Huh, odd...  I'm sure I sent it the first time, but just to be certain, I've sent it again.  Of course, now you're going to get two


----------



## Verbatim (Mar 24, 2004)

Man J, you have made out like a bandit with the wands...*L*

Unless, Velmont steps up and reminds us all that he too has a sorcerous side..

P.S. Sorry for the confusion on the bug thing...guess I do take it for granted that everyone knows all our weird slang terms.


----------



## Brother Shatterstone (Mar 24, 2004)

Jarval said:
			
		

> is all I have to say on the matter...




Verbatim, I would tell you but I don't think I would be able to protect you from him...  


			
				Jarval said:
			
		

> Huh, odd...  I'm sure I sent it the first time, but just to be certain, I've sent it again.  Of course, now you're going to get two



Very weird...  I still have nothing and earthlink is usually really good with mail... I'm getting my ENworld notifications and also my usually spam junk mail so try this if you don't mind.

abw1977@yahoo.co.uk


----------



## Verbatim (Mar 24, 2004)

Items are also updated guys..took away the plat and gave the wands to Andreas for right now..also, if Calenthang wanted to grab some coins, just tell me and I will subtract that also.


----------



## Verbatim (Mar 24, 2004)

Ayden's spells:

0: Create Water, Detect Poison, Detect Magic, Guidance
1st: Bless, Summon Monster I, Shield of Faith, Magic Fang *


----------



## Jarval (Mar 24, 2004)

Verbatim said:
			
		

> Man J, you have made out like a bandit with the wands...*L*
> 
> Unless, Velmont steps up and reminds us all that he too has a sorcerous side..



Yeah, I know.  I'm starting to feel quite guilty about how much loot I've ended up with... 

If anyone else can use and wants one or more of the wands, feel free to take it/them.




			
				Brother Shatterstone said:
			
		

> Very weird...  I still have nothing and earthlink is usually really good with mail... I'm getting my ENworld notifications and also my usually spam junk mail so try this if you don't mind.
> 
> abw1977@yahoo.co.uk



OK, I've sent it again, this time to the new address.  If you still haven't got it, I'll try sending from another e-mail addy and see if that words.


----------



## Verbatim (Mar 24, 2004)

Jarval said:
			
		

> Yeah, I know.  I'm starting to feel quite guilty about how much loot I've ended up with...
> 
> If anyone else can use and wants one or more of the wands, feel free to take it/them.





I look at it this way, if you save or bacon with them or get us into someplace where we need to go, then it is even stevens with me. I have no doubt that Majin has already got it figured out when everyone will be on the same page in regards to items and abilities, so enjoy being in the "lead" while you are...


----------



## Brother Shatterstone (Mar 24, 2004)

Jarval said:
			
		

> OK, I've sent it again, this time to the new address.  If you still haven't got it, I'll try sending from another e-mail addy and see if that words.

## LISTED ENTRIES
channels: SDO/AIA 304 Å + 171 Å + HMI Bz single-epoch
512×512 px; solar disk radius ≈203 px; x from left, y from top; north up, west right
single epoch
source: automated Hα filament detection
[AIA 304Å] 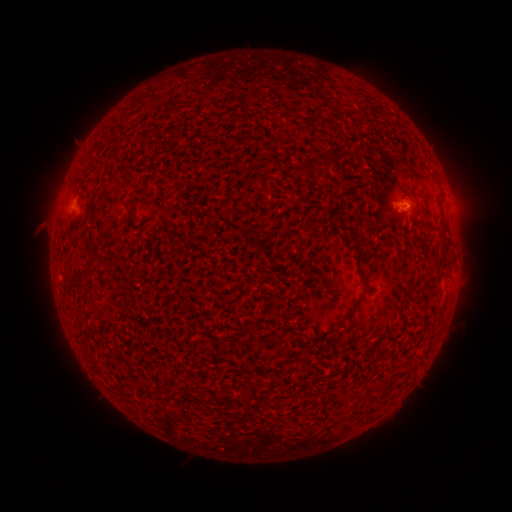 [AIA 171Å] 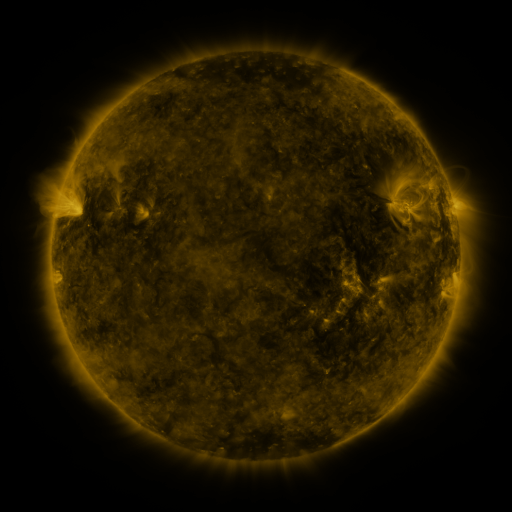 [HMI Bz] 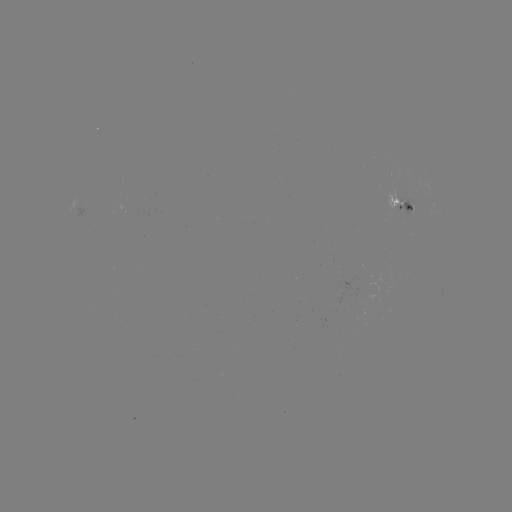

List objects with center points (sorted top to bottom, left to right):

--

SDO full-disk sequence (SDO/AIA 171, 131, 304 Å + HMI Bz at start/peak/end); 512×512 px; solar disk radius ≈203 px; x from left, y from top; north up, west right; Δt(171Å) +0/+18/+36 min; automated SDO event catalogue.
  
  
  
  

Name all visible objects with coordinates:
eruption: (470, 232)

--

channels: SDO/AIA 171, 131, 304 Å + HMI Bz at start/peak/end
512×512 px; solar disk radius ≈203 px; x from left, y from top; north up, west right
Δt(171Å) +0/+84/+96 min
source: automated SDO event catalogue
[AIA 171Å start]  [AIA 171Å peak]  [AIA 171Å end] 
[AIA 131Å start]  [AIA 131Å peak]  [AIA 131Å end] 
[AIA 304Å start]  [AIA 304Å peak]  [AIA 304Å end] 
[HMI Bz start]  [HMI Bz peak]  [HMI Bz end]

## SHORT TASK
Please output the forum thread from "I look at it" to "while you are...", copying that stretch word for word.

## PROBLEM SOLUTION
I look at it this way, if you save or bacon with them or get us into someplace where we need to go, then it is even stevens with me. I have no doubt that Majin has already got it figured out when everyone will be on the same page in regards to items and abilities, so enjoy being in the "lead" while you are...